Upalny kwiecień sprawił, że nad zalew w Kaniowie przyszło sporo ludzi. Oprócz fanów jazdy na desce byli również spacerowicze i turyści.
Agnieszka i Bogdan Grobosz ze Śląska są właścicielami firmy organizującej obozy językowe dla dzieci. W tym roku jeden z nich odbędzie się w województwie świętokrzyskim. Do Kaniowa przyjechali zobaczyć zalew i choć do tej pory nigdy nie myśleli o spróbowaniu wakeboardingu, teraz prawdopodobnie się na to zdecydują. – Nie mamy strojów kąpielowych, ale to tak fajnie wygląda, że zastanawiamy się, czy po nie pojechać. Jeśli nie dziś, to na pewno w przyszłości będziemy chcieli pojeździć po wodzie – zapewniają.
Michał Kowalski podkreśla, że jazda na desce po wodzie, to świetna zabawa, ale też doskonały sposób, żeby schudnąć. Podczas jazdy pracują prawie wszystkie mięśnie szkieletowe, poza tym znakomicie poprawia się koordynacja ruchów oraz zmysł równowagi.
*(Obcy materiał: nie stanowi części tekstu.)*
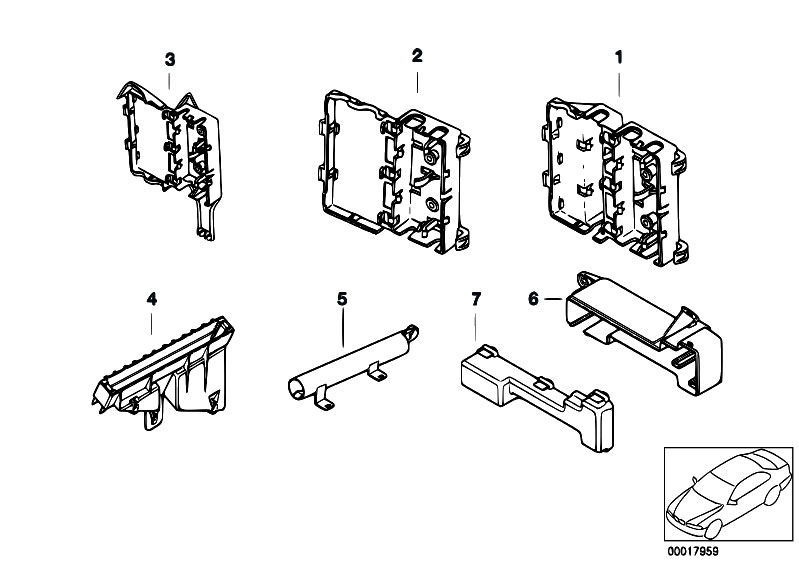 3
2
1
4
5
7
6
00017959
Jak dodaje właściciel WakePortu, tor ze specjalnym wyciągiem dla wakeboardzistów nadaje się zarówno dla doświadczonych sportowców, jak i osób, które dopiero zaczynają zabawę z deską. – Na naszym torze są przygotowane profesjonalne przeszkody. One służą zaawansowanym rajderom, ale nie przeszkadzają osobom początkującym. Ten sport jest trochę podobny do snowboardu, zasady jazdy na desce są zbliżone. Natomiast cala zabawa odbywa się w wodzie, stąd dużo niższe ryzyko kontuzji – opowiada Michał Kowalski.
Na miejscu działa też wypożyczalnia sprzętu do wakeboardingu. WakePort w Kaniowie będzie czynny do końca września.